::: Data records

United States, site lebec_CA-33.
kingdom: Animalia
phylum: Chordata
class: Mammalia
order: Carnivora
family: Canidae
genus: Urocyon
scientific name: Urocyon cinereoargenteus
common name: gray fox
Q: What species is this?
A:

::::::

## Work instructions
Would you reproduce, word for word, the lines from the one holding "class: Mammalia" through the final line of the entries, both included?

## Response to this exercise
class: Mammalia
order: Carnivora
family: Canidae
genus: Urocyon
scientific name: Urocyon cinereoargenteus
common name: gray fox
Q: What species is this?
A:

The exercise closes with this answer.